Depuis près de vingt ans, les bibliothèques multiplient les actions auprès des scolaires, des retraités, des personnes hospitalisées ou incarcérées. Ces pratiques dites « hors les murs » ne coûtent pas plus cher aux collectivités mais occupent une bonne partie du temps des bibliothécaires. A moyen constant, se pose alors la question du choix pour les élus qui sont très attachés aux actions de territoire des bibliothèques. Comme ce fut le cas depuis 2006 dans les bibliothèques universitaires, ce sont donc des précaires, étudiants sous payés et peu formés, voire des bénévoles, qui assurent ces heures supplémentaires, faute de budget suffisant pour rémunérer le travail des titulaires.
« Les bibliothèques ne tournent le dimanche qu'avec des précaires comme nous. Malgré un bac + 4 exigé par la direction, nous sommes payés au smic horaire, mais sans congés payés ni congés maladie. Nous travaillons 15 heures par semaine maximum, ce qui fait maximum 600 euros par mois. Mais nos horaires ne sont jamais fixes. Si malgré un changement de dernière minute nous ne sommes pas disponibles, nous ne travaillons plus. On nous présente ce job comme un chance pour des étudiants parce qu'on peut normalement réviser quand il n'y a pas trop de monde. Mais le dimanche les bibliothèques sont archi-bondées ! » décrit ainsi Clara (le prénom a été changé), 28 ans, étudiante précaire en bibliothèque
Pour les titulaires, ce recours massif aux précaires s'apparente à un véritable dumping social; surtout quand en lieu et place des précaires ce sont des bénévoles qui font tourner la bibliothèque. Dans bien des endroits, l'ouverture le dimanche et le soir a été imposée par la direction sans concertation préalable, parce qu'il n'y avait pas d’enveloppe prévue pour rémunérer les heures supplémentaires des bibliothécaires titulaires. Pour les bibliothécaires, la tournée d'Erik Orsenna et les tables rondes et autres journées d'études organisées par la ministre ne font pas oublier les atteintes portées à leur qualification et à leur métier. Ils rappellent qu'alors que le gouvernement fait des bibliothèques la pierre angulaire de son programme culturel, de nombreuses bibliothèques continuent de fermer (à Grenoble, Clamart, Paris).
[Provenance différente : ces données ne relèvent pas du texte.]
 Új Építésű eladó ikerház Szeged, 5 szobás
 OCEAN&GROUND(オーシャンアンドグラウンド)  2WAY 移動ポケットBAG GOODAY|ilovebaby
La question des ouvertures le dimanche et le soir, telle qu'elle est pratiquée sur le terrain ouvrirait donc la porte à une transformation a minima des bibliothèques qui risquent de devenir de simples salles de travail où la médiation des bibliothécaires sera faussement remplacée par des moteurs de recherche sur internet. « Google ne peut pas remplacer les bibliothécaires. Une bibliothèque ce n'est pas juste une salle de travail avec des ordinateurs et des livres. Les gens ne viennent pas juste parce que c'est chauffé et qu'il y a de la lumière ! Sans bibliothécaire, la bibliothèque va mourir ! » affirme d’ailleurs Solveig Langen, bibliothécaire, déléguée syndicale CGT Fac Sup. Les titulaires rappellent qu'une bibliothèque est un instrument d'éducation et de formation qui n'existe qu'avec des bibliothécaires formés et disponibles. Le service principal de ces établissements gratuits est de guider les usagers dans la masse d'information qui les assaille quotidiennement. Alors que les rumeurs et les fausses informations pullulent sur internet, cette éducation populaire à l'esprit critique est donc essentielle dans une démocratie.